Surprisingly, neither party referred to any case law concerning what amounts to deliberate behaviour for penalty purposes.  The meaning of the term ‘deliberate’ was, for example, considered in Auxilium Project Management v HMRC [2016] UKFTT 249, where the Tribunal held that a deliberate error (in that case under Schedule 24 to the Finance Act 2007) occurs when a taxpayer knowingly provides HMRC with a document that contains an error with the intention that HMRC should rely on it as an accurate document.  This is a subjective test and the courts will consider what the taxpayer’s knowledge and intentions were at the time of the error.

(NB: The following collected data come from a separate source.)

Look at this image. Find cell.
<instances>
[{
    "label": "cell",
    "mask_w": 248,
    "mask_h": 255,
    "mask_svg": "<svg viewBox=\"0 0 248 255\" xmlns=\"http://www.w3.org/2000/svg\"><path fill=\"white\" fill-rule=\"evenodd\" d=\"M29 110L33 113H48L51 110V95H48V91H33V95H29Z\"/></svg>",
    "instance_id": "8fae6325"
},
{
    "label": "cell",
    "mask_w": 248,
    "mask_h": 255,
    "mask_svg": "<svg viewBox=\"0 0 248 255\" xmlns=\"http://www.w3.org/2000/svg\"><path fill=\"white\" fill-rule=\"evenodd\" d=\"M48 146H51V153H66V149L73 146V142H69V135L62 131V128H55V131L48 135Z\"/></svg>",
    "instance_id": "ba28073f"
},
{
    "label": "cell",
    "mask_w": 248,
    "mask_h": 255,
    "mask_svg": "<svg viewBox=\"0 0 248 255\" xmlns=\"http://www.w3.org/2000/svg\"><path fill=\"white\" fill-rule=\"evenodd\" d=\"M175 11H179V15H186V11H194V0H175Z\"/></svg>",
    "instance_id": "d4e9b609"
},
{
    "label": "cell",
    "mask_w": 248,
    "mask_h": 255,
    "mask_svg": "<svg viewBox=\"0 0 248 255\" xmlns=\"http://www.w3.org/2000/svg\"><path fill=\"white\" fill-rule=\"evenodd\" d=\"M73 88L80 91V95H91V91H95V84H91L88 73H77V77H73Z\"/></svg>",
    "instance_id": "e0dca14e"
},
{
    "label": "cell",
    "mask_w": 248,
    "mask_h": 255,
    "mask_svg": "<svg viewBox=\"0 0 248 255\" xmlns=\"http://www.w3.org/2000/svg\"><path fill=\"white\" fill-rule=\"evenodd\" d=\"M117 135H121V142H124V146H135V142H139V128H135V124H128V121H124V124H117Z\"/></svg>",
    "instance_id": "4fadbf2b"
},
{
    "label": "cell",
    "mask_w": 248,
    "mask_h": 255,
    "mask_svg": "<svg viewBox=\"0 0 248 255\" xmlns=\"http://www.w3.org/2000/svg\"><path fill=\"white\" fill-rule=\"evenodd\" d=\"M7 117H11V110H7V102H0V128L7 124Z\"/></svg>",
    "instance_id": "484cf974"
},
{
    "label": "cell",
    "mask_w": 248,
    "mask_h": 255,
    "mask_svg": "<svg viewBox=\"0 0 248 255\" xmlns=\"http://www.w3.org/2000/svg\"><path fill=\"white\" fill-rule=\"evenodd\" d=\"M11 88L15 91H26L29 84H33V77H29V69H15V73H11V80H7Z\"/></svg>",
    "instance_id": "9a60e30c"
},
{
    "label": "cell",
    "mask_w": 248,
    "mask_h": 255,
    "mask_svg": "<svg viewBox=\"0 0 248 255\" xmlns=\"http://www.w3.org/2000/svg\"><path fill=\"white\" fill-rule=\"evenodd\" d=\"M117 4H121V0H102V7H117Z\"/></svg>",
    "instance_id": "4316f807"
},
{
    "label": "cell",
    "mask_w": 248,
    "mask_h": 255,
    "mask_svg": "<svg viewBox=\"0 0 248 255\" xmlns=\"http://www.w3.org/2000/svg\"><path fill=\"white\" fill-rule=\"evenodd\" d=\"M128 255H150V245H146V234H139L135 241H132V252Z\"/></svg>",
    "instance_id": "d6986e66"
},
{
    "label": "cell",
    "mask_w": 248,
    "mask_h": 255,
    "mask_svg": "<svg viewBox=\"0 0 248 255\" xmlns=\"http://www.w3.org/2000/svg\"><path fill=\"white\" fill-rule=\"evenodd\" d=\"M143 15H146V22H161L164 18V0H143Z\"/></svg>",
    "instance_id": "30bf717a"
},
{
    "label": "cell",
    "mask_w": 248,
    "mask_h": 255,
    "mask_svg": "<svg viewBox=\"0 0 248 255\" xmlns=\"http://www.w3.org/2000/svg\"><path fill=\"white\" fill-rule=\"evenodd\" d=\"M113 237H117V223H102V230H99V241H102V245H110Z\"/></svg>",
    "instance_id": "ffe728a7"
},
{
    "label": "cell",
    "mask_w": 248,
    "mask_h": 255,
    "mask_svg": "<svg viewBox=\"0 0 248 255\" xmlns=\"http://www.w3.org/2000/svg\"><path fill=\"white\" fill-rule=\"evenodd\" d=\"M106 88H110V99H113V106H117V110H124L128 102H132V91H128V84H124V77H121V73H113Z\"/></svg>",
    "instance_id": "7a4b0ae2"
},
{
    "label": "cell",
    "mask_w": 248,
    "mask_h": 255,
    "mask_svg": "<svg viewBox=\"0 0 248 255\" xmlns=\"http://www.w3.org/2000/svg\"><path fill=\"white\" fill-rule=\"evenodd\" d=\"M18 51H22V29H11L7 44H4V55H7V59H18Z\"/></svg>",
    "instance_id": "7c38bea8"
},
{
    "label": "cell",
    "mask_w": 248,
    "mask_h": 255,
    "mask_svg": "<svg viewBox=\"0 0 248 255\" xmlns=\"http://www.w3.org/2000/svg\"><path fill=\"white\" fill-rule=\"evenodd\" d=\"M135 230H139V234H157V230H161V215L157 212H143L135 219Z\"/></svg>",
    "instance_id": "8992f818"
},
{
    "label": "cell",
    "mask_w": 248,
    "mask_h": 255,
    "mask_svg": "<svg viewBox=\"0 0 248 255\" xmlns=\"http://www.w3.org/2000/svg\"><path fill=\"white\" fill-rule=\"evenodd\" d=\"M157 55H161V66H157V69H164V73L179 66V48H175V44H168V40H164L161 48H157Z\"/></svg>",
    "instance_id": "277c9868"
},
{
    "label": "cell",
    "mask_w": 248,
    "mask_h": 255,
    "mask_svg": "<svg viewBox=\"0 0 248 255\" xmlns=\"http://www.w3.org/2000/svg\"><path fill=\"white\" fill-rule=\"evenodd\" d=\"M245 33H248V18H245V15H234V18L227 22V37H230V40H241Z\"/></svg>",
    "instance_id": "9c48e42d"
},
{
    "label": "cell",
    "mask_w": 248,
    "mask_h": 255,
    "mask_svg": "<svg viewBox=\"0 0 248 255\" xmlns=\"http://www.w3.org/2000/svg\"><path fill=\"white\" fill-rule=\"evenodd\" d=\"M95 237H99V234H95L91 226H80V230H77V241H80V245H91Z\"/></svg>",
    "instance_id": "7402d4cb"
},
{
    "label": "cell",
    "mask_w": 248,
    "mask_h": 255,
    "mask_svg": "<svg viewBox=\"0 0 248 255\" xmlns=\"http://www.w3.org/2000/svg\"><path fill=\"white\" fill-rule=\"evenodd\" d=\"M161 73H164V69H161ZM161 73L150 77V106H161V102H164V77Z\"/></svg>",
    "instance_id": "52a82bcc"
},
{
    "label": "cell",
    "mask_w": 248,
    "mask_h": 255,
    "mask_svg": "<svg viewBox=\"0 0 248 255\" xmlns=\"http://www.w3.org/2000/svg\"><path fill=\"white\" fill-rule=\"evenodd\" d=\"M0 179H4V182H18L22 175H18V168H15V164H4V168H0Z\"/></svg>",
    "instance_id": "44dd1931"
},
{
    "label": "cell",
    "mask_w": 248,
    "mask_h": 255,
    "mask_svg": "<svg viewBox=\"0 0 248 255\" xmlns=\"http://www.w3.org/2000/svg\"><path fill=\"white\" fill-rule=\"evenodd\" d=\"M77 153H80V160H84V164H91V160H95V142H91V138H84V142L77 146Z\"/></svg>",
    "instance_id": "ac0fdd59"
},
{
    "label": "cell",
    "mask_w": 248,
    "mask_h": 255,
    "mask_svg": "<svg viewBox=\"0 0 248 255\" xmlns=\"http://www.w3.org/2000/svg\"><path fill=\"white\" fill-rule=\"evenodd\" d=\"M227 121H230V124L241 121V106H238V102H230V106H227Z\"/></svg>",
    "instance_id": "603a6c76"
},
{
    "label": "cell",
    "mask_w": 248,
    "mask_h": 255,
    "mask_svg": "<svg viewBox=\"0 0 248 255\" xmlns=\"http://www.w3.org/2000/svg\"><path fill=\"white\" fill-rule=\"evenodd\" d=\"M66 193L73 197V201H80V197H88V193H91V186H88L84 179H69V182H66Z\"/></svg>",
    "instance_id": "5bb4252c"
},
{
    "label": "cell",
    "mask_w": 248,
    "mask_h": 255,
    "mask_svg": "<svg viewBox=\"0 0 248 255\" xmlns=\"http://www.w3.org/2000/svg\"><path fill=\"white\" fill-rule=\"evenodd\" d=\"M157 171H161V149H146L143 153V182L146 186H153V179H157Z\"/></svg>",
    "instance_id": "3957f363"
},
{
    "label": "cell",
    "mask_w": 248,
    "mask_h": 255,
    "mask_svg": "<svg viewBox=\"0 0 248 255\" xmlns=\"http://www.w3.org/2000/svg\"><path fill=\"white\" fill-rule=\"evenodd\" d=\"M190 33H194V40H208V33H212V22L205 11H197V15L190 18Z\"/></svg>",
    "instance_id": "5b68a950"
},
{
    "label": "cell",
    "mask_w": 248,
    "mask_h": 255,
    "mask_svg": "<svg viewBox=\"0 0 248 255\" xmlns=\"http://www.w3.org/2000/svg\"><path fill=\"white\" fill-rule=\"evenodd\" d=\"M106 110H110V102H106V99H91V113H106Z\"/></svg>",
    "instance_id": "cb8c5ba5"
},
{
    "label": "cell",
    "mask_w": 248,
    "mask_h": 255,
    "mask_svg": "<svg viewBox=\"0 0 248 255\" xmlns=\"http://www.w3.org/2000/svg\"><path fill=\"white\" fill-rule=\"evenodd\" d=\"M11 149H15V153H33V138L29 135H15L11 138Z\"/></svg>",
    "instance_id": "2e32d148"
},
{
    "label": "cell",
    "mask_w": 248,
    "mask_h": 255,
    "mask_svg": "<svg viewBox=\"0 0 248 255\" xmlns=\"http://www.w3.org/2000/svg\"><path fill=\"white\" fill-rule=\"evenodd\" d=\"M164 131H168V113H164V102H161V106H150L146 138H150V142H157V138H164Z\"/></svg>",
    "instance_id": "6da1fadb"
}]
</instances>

In this case, in the absence of any representations, the Tribunal adopted the stance that, for deliberate behaviour to occur, there must be a ‘conscious act’ on the part of the relevant person to undertake that behaviour.  The Tribunal ultimately accepted the appellant’s submissions that she left tax matters to her husband, was unaware of the failure to file, and therefore did not herself deliberately withhold information by failing to file returns.

The Tribunal addressed HMRC’s argument that the taxpayer was still ultimately responsible for her own tax affairs as follows:

Although we note that the responsibility to file returns remains with a taxpayer where the taxpayer has delegated such filing to another person, we consider that in order for HMRC to satisfy the burden of proof upon them to show that the failure to file was deliberate, it would be necessary to show that such other person had deliberately failed to file the return if the appellant was unaware of the failure to file.’

In this case, although the appellant had left tax compliance matters to her husband, the tax returns in question were in practice dealt with by an agent (i.e., their accountant).  No submissions were made by HMRC as to specifically who, other than the appellant, may have acted deliberately.  The Tribunal determined that the mere fact that the returns were filed late and the amount of tax due was substantially higher than normal was not sufficient to evidence that there was, on the balance of probabilities, the necessary deliberate behaviour on the part of another unspecified person which could be attributed to the appellant.

On that basis, HMRC had not discharged the burden of proof to show that the appellant acted deliberately.  However, the Tribunal did not accept that the appellant had a reasonable excuse on the facts, meaning that a penalty (albeit for a lower amount) should still be imposed.


The case has important implication for tax advisors and accountants who regularly file returns on behalf of clients.  It shows that not only is the burden of proof on HMRC to demonstrate that there was deliberate behaviour involved but also that, where the taxpayer has entirely delegated responsibility for the filing of their tax returns to an advisor (likely to have to be proved on a case-by-case basis), the advisor (and not just the taxpayer) acted deliberately.  Where HMRC cannot prove this, the penalty must instead be assessed based on careless behaviour (and ultimately taxpayers may be able to show that they had a reasonable excuse depending on the facts).